# Cleaning stoneware roasting pan!



## Murron (Oct 17, 2007)

Okay, so here we are, at day four... soaking, scrubbing, to no avail. 

I have a new stoneware roasting pan - like LeCreuset enamel, but a Cuisinart. 

Silly me, I thought I could roast some root veggies in it! Well, I just cannot get the thing clean. I've tried soaking, vinegar, and even scrubbing with Bon Ami. I'm afraid I'll take off the enamel if I keep going. 
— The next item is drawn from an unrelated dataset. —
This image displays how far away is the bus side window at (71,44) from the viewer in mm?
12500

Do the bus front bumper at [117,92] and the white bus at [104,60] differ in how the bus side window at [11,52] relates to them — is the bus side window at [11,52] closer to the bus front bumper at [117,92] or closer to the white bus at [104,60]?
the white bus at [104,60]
Does anyone have suggestions? In the past, I've had a Jadeite pan that always soaks clean, so this enamel is rather new to me. It looks so cool, I'd hate to not use it again. 

Thanks!


----------



## CJ (May 10, 2002)

Try putting some ammonia in it, then place it in a plastic bag tied, overnight.


----------



## manygoatsnmore (Feb 12, 2005)

Oven cleaner? If it's a finish like you would find on a grill pan, it should work.

I've taken off a lot of stuck on stuff with the orange cleaner they sell at the Dollar Tree - it's called Awesome Orange.

CJ's idea is a good one, too. Let us know what you use and if it works!


----------



## beaglebiz (Aug 5, 2008)

Dawn Power Disslove...I keep a bottle for emergencies like this one...spray, let it soak in and wash off


----------